Stored items:
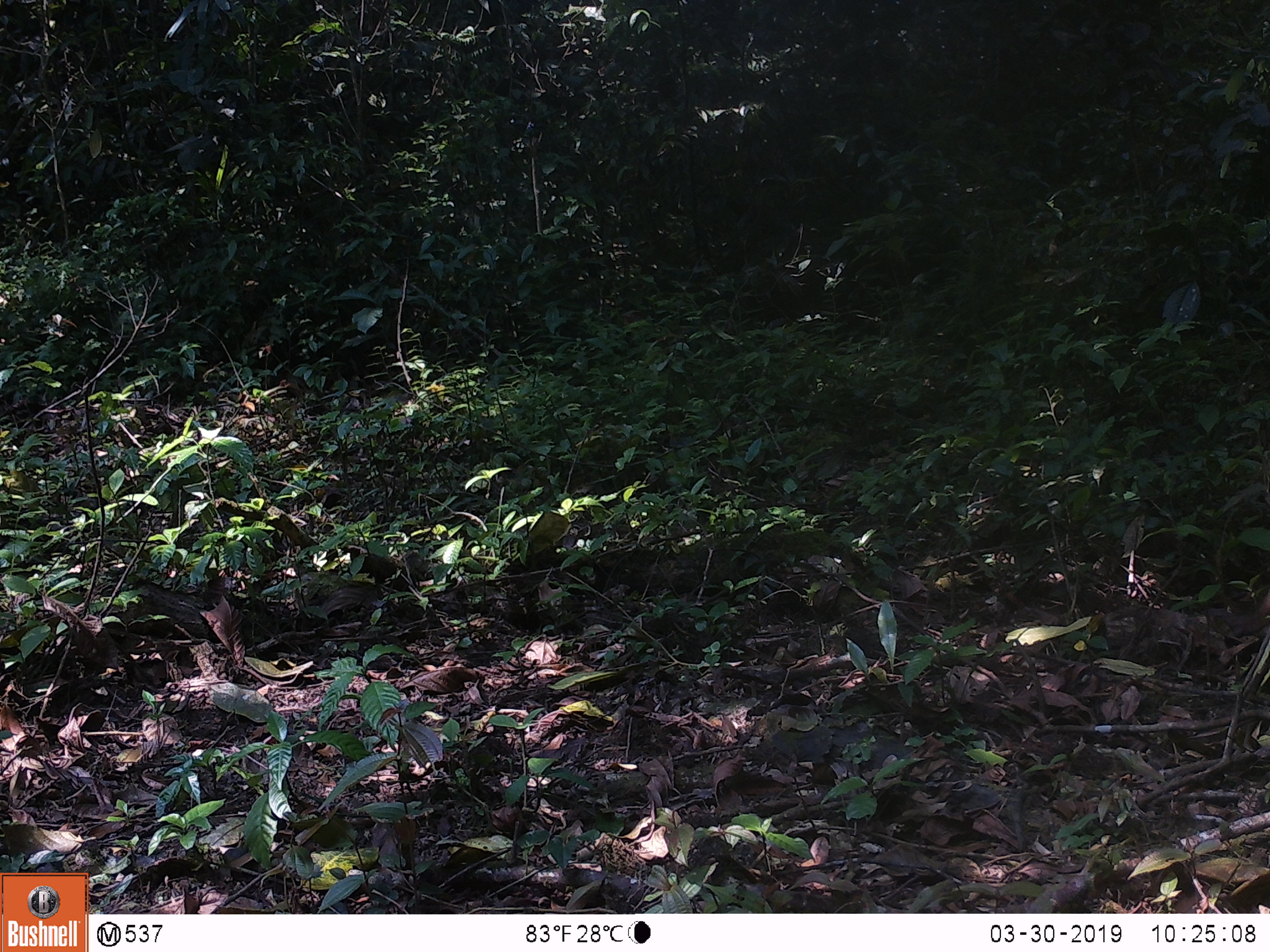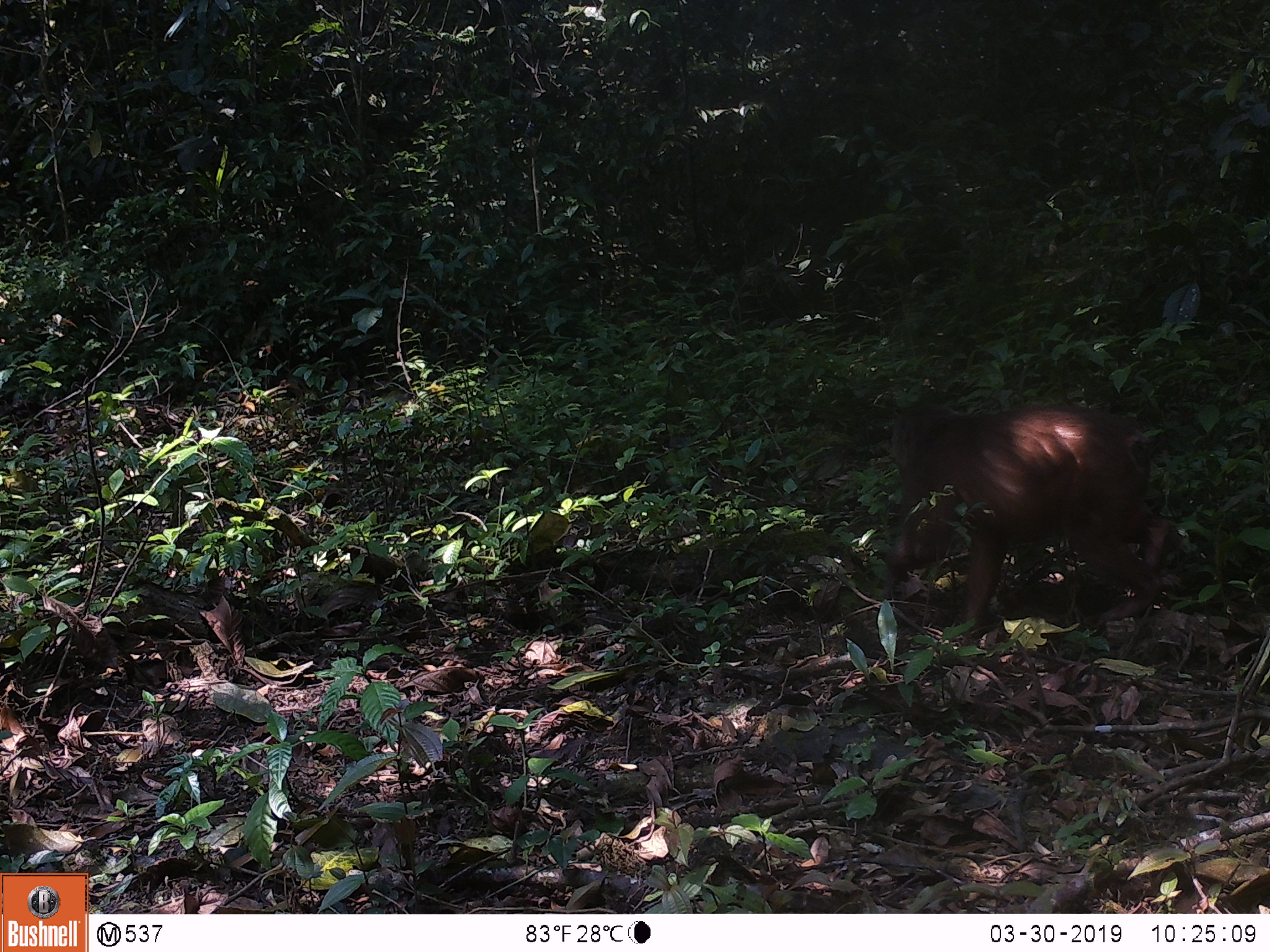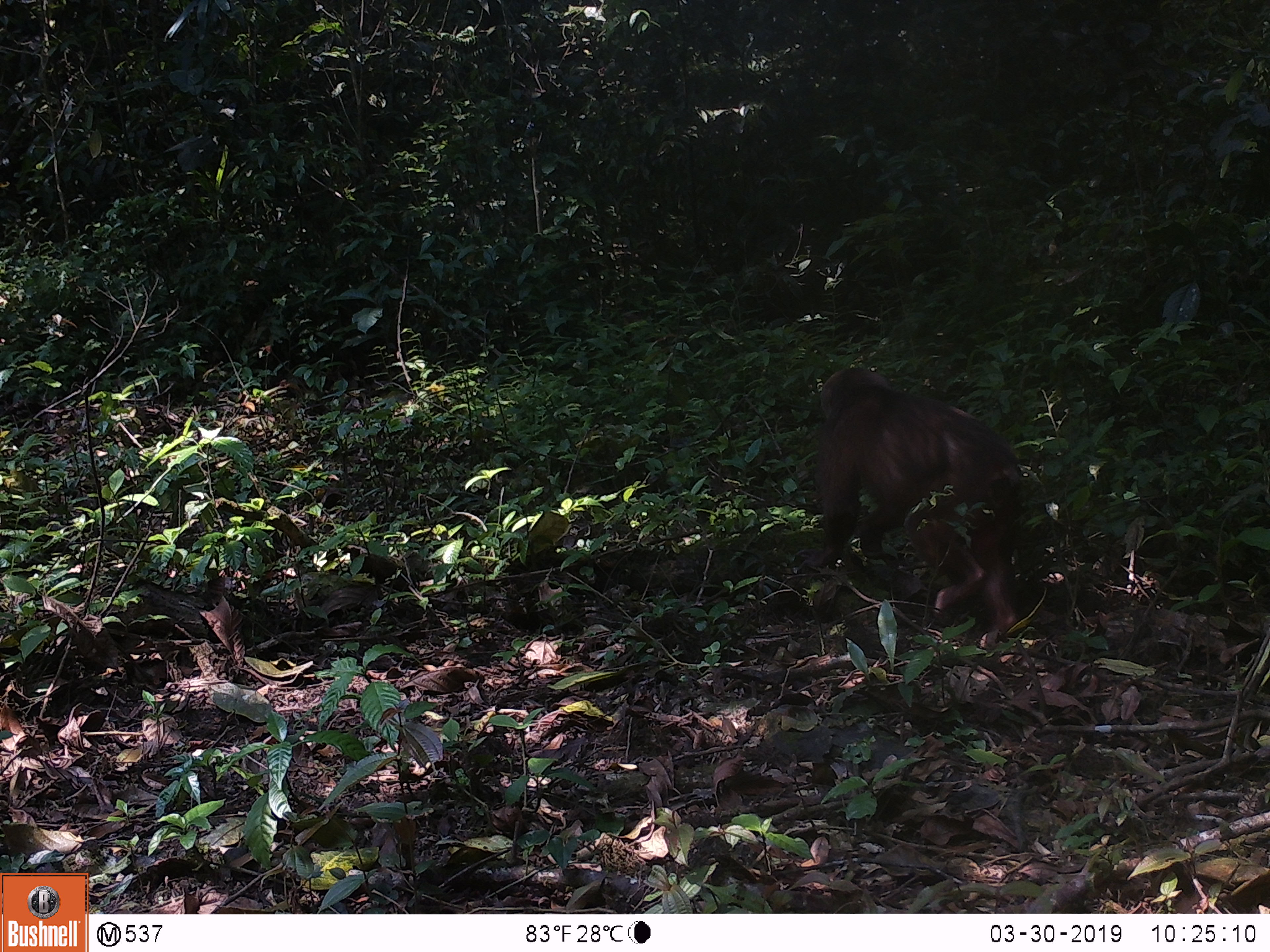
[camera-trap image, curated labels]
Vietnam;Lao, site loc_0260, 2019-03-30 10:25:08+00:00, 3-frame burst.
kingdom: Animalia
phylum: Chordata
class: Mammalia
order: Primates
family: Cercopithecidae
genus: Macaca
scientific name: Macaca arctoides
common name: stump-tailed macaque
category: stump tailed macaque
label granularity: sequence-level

* * *

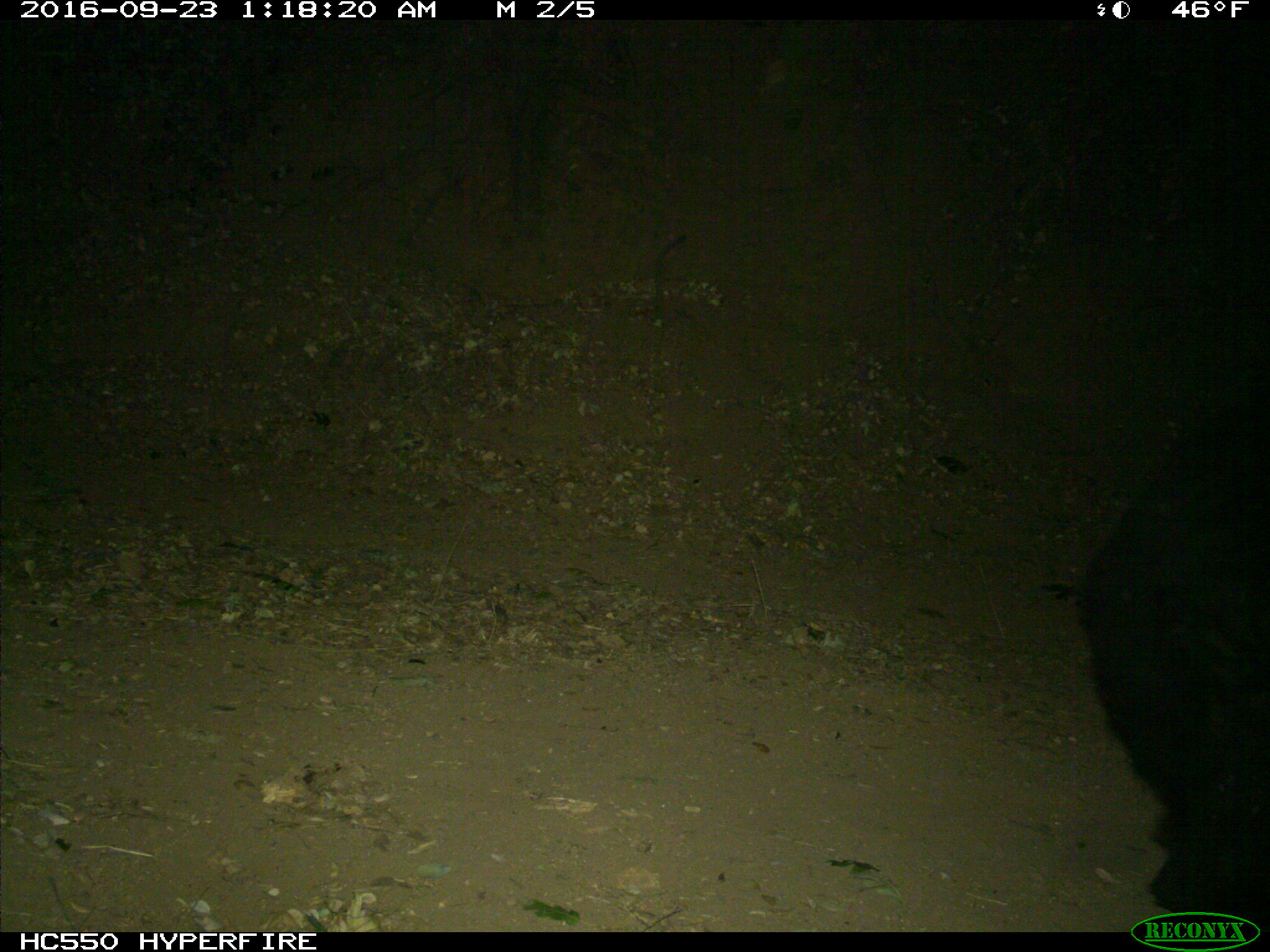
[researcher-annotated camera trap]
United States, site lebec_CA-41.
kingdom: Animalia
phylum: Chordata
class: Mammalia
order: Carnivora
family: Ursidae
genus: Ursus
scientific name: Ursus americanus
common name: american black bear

→ Work item
Would you please repeat exactly the lines above, starting at the line with "[camera-trap image, curated labels]" and stopping at the line with "scientific name: Macaca arctoides", both included?

→ Finished exercise
[camera-trap image, curated labels]
Vietnam;Lao, site loc_0260, 2019-03-30 10:25:08+00:00, 3-frame burst.
kingdom: Animalia
phylum: Chordata
class: Mammalia
order: Primates
family: Cercopithecidae
genus: Macaca
scientific name: Macaca arctoides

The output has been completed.